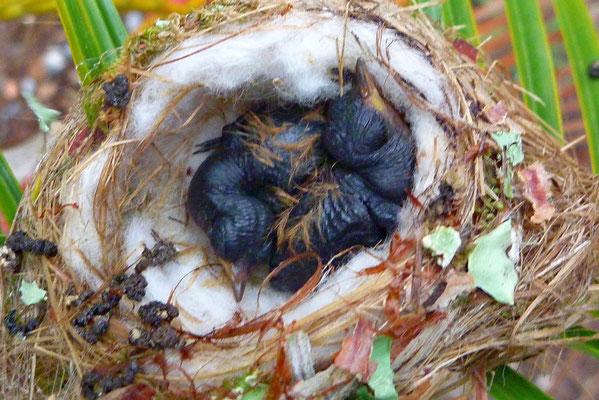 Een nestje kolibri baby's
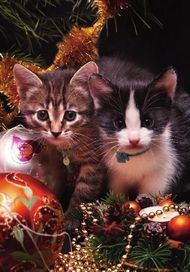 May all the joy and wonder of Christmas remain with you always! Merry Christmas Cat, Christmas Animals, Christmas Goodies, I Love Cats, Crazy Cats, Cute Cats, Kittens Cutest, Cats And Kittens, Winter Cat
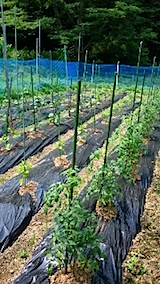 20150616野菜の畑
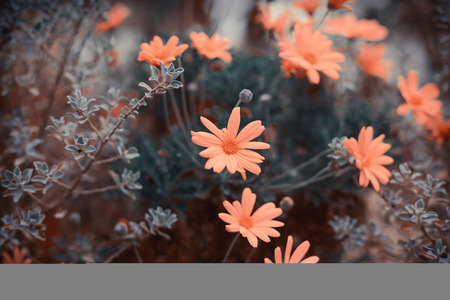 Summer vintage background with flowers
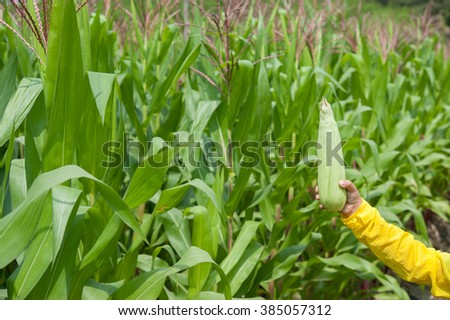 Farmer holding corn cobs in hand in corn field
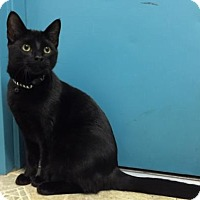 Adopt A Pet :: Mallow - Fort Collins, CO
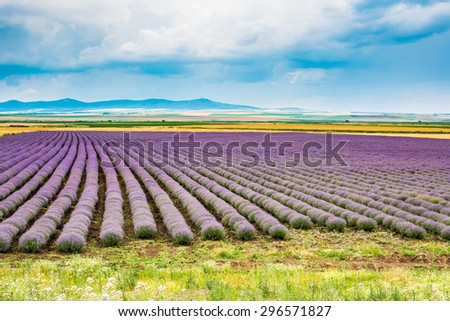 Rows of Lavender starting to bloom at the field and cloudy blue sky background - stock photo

==

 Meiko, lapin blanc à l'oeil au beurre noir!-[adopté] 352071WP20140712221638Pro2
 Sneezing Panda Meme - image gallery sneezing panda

• **What you should do**: Transcribe the lines above exactly, beginning at the one with "Een nestje kolibri baby's" and ending at the one with "20150616野菜の畑". Include both; exclude the pictures.

• **Answer below**:
 Een nestje kolibri baby's
 May all the joy and wonder of Christmas remain with you always! Merry Christmas Cat, Christmas Animals, Christmas Goodies, I Love Cats, Crazy Cats, Cute Cats, Kittens Cutest, Cats And Kittens, Winter Cat
 20150616野菜の畑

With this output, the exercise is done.